After updating the code to reflect the different hardware we could use the
nunchuck data in the game.
Only one nunchuck is recognized and updated
The symptom of this issue was that when both the LCD and the nunchucks were
initialized one of the nunchucks stopped working and caused a hang when
attempting to request data. The reason for this odd behavior is due to the wiring
of the Launchpad board. In order to support older launchpads the pins PB6,PB7
and PD0,PD1 (I2C3) are connected together using a 0 ohm resistors. This meant
that writing to the LCD caused the I2C communications to fail and the I2C driver
hanged on a mster busy signal.
The solution was a to change the I2C pins to different ones available, specifically
I2C1 which is on PA6,PA7
Pixels that are highly updated are faded
The LCD is limited in its response time. While it is relativy fast to change pixel
status (on\off) it takes a considerable amount of time for the pixel to fully lit and
have it at maximum brightness. When quickly updating the ball position it is
required to quickly turn pixels on and off thus making the fall appear ‘faded’.
There only solution we found to fix this problem that didn’t impact gameply was
using a different screen which we didn’t have available. Increasing the ball
update time allowed the pixels some more time to get fully lighted up, but slowed
the ball too much for the game to continue to be fun.

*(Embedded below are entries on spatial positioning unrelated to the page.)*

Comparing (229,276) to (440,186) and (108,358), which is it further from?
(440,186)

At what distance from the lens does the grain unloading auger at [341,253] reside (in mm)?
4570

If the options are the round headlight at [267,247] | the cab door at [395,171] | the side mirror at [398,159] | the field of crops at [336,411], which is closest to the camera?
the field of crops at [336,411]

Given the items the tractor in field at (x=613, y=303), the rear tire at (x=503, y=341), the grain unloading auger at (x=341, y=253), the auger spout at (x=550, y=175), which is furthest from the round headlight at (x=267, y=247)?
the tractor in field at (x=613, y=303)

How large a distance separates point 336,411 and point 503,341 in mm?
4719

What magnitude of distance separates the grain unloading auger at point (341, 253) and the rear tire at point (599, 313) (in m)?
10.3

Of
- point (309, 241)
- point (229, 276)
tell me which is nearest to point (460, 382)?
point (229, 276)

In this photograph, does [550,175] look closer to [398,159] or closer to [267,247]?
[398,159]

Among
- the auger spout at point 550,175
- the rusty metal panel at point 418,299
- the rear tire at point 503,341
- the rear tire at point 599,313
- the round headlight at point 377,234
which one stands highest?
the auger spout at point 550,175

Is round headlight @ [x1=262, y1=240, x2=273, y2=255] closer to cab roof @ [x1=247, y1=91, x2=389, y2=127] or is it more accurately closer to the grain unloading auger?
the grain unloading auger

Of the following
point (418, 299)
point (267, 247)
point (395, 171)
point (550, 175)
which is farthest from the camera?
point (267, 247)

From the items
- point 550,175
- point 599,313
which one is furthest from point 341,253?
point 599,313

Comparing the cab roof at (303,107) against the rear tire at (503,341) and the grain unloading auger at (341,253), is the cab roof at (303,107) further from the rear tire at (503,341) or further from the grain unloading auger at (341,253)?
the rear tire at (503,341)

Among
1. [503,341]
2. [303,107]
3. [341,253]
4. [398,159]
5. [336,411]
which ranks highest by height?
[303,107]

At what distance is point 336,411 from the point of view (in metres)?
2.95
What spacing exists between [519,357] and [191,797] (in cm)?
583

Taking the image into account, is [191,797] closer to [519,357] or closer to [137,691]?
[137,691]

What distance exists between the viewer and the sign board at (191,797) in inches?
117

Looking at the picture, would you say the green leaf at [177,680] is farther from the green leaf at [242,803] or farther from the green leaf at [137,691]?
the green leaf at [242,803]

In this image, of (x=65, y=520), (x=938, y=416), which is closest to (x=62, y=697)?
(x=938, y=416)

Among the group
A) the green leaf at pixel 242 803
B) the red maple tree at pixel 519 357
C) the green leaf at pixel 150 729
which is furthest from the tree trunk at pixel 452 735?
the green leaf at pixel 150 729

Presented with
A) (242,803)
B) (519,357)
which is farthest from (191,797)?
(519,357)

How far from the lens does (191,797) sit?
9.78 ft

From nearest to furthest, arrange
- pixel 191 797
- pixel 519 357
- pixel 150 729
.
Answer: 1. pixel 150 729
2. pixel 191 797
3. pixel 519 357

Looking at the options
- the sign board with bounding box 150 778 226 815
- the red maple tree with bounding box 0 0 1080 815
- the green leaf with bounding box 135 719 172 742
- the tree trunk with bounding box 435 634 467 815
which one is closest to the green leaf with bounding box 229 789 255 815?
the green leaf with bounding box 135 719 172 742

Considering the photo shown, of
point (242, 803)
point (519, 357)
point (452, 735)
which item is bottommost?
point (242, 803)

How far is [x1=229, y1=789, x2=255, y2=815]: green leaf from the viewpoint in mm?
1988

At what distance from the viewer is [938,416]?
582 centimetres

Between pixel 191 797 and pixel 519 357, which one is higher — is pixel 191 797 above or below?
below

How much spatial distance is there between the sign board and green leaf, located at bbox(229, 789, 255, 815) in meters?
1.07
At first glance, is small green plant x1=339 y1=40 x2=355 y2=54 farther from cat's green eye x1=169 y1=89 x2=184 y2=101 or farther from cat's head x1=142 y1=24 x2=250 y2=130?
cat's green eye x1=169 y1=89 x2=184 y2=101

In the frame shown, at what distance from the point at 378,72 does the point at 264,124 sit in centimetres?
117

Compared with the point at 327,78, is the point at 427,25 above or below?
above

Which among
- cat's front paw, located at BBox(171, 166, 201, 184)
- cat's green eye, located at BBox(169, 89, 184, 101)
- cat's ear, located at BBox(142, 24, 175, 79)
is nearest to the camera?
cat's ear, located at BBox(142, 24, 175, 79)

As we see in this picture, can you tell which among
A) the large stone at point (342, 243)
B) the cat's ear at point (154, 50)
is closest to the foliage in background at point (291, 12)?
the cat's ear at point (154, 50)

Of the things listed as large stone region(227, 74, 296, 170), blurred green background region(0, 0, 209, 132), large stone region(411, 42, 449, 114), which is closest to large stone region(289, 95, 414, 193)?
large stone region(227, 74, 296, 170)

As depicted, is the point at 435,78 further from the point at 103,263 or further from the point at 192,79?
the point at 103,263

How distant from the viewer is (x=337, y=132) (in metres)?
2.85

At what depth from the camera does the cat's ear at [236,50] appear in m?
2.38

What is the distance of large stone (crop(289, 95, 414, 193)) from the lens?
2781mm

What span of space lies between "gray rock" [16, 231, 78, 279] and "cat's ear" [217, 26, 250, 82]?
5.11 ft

Screen randomly changes blocks (16 pixels)
We faced it when we updated too much pixels at once. Too many writes to the
screen at different positions causes it to ignore some commands and update the
wrong position (16 pixels since the LCD controller is a 16 bit part)
The solution was to use less updates. The actual pixels that should be updated
on every refresh are the ball pixels and the players' boards. Instead of using
immediate updating for each pixel, we updated an internal buffer of the screen
state and then called the LCD hardware sync and update the whole screen.